Professor Michèle Lamont is the Honorary/Advisory Sociologist of the United Sigma Intelligence Association.
She is Professor of Sociology and of African and African American Studies and the Robert I. Goldman Professor of European Studies at Harvard University.
She served as the 108th President of the American Sociological Association in 2016-2017 and she chaired the Council for European Studies from 2006-2009. She is also the recipient of a 1996 John Simon Guggenheim Fellowship, the 2014 Gutenberg research award and the 2017 Erasmus prize (for her contributions to the social sciences in Europe and the rest of the world). She is also the recipient of honorary doctorates from five countries (Canada, France, the Netherlands, Sweden and the UK).
A cultural and comparative sociologist, Lamont is the author or coauthor of a dozen books and edited volumes and over one hundred articles and chapters on a range of topics including culture and inequality, racism and stigma, academia and knowledge, social change and successful societies, and qualitative methods. Her most recent publications include the coauthored book Getting Respect: Responding to Stigma and Discrimination in the United States, Brazil, and Israel (Princeton University Press 2016); the 2017 ASA Presidential Address “Addressing Recognition Gaps: Destigmatization and the Reduction of Inequality” (American Sociological Review 2018); the 2018 British Journal of Sociology Annual Lecture: “From ‘Having’ to ‘Being’: Self-Worth and the Current Crisis of American Society”; and a special issue of Daedalus on “Inequality as a Multidimensional Process” (coedited with Paul Pierson; summer 2019).
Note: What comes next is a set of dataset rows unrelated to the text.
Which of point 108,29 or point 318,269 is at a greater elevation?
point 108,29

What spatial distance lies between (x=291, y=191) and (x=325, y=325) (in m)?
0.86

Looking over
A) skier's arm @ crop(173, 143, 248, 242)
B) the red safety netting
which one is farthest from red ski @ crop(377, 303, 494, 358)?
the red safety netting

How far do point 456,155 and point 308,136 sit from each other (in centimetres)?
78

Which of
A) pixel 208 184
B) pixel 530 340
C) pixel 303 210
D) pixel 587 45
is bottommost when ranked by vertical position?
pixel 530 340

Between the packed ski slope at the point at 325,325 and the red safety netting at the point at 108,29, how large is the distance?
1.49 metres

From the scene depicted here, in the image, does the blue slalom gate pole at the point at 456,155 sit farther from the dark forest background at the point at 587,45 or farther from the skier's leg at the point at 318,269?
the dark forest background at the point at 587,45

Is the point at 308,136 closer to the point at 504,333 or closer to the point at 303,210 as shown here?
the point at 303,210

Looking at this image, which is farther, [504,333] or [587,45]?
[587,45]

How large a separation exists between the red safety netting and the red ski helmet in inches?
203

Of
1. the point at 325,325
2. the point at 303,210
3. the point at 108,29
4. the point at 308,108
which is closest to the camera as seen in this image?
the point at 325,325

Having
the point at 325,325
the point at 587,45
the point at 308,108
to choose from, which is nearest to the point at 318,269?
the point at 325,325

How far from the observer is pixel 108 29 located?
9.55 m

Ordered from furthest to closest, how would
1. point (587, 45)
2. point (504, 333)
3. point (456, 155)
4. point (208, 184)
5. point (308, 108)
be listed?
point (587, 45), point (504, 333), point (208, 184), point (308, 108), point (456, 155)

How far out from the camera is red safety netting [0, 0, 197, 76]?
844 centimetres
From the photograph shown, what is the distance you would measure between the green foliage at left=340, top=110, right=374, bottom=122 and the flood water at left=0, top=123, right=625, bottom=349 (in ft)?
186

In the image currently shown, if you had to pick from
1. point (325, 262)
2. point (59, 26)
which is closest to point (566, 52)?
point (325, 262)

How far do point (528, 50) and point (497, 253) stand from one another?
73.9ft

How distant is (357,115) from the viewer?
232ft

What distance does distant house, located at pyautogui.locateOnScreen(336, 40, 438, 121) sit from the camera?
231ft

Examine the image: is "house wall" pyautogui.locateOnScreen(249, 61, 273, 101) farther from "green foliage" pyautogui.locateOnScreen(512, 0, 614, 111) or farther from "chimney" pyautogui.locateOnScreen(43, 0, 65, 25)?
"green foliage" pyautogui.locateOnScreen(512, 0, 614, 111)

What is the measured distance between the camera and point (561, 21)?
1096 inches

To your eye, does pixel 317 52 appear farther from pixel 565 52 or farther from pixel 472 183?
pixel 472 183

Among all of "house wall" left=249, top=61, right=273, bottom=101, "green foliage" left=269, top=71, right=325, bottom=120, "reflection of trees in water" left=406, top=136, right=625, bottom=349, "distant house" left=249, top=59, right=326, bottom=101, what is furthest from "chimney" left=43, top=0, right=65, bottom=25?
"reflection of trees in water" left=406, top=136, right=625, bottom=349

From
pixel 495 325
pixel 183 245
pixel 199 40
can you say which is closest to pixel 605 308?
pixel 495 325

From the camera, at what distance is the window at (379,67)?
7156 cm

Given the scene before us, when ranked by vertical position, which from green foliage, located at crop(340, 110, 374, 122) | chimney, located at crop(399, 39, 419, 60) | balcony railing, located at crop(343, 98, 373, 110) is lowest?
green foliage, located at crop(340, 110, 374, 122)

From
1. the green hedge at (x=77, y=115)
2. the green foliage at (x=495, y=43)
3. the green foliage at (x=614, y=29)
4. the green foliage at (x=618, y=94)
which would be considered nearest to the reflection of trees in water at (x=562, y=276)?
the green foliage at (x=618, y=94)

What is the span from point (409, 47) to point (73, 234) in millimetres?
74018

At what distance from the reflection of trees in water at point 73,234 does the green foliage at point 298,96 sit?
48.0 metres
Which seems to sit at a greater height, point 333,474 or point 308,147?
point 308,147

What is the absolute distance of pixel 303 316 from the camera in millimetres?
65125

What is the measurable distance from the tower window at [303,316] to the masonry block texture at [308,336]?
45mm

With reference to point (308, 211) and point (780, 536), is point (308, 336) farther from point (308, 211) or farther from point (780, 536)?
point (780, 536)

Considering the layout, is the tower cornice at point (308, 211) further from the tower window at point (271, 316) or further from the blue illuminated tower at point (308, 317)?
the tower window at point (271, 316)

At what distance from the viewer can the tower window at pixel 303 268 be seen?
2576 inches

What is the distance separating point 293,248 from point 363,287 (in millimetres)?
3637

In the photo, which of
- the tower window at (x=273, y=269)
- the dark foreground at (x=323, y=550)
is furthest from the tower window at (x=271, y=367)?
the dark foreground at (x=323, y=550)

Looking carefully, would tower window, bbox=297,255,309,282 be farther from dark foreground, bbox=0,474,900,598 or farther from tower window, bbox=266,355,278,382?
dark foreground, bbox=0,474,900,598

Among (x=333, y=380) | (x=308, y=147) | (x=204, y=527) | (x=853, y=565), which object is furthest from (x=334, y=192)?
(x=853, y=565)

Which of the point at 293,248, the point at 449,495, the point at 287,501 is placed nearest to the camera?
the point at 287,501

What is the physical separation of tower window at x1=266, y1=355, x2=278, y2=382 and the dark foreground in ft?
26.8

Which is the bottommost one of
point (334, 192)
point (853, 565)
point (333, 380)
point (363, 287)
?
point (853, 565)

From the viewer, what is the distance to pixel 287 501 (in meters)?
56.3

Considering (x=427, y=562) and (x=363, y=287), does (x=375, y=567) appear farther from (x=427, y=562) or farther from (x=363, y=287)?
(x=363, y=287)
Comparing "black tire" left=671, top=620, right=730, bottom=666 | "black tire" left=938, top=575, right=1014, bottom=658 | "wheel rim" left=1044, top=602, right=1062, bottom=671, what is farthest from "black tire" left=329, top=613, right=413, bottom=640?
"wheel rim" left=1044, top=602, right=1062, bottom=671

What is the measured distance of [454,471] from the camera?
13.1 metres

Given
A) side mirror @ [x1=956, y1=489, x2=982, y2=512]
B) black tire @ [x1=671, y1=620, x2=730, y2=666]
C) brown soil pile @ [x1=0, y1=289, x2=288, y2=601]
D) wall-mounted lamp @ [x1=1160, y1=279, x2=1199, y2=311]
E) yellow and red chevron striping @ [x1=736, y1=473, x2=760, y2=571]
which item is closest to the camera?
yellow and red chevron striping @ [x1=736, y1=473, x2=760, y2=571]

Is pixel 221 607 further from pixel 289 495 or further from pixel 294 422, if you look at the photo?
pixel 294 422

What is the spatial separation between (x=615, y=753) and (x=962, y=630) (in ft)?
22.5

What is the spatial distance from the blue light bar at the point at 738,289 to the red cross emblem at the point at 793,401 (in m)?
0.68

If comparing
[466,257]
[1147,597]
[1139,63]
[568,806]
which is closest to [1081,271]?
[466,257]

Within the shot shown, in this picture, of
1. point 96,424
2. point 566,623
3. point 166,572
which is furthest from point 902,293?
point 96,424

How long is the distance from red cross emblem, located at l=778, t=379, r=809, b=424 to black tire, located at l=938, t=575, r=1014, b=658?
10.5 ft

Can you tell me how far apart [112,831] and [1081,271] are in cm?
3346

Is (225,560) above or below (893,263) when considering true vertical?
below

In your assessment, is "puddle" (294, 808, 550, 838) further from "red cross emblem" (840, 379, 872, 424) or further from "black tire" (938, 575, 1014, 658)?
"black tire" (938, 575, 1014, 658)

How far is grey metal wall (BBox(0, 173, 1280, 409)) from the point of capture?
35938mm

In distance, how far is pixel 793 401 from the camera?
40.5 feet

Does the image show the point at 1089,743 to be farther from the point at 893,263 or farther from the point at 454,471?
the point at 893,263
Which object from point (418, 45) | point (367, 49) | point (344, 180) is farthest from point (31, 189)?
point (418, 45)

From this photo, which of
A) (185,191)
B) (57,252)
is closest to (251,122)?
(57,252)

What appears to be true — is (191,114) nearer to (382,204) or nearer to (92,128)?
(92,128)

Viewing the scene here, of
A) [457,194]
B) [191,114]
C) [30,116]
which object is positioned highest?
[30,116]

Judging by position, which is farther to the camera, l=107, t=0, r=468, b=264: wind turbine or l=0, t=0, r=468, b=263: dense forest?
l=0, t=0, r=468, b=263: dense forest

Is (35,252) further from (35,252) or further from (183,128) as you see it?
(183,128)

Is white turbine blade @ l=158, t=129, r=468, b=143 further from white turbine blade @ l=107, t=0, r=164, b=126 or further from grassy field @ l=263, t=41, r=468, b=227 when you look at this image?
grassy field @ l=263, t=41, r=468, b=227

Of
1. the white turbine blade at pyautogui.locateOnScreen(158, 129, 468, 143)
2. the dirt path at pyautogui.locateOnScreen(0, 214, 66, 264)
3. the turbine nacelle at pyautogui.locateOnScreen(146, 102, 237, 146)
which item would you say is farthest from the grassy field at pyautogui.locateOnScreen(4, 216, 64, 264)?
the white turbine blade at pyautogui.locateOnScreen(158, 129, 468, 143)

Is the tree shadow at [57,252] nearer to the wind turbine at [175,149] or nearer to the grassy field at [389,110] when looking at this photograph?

Lamont is Director of the Weatherhead Center for International Affairs, Harvard University and she served as Co-director of the Successful Societies Program, Canadian Institute for Advanced Research from 2002 to 2017. An Andrew Carnegie Fellow for 2019-2021, she is spending 2019-2020 on sabbatical at the Russell Sage Foundation, where she is writing a book on self-worth and inequality in the United States and Europe.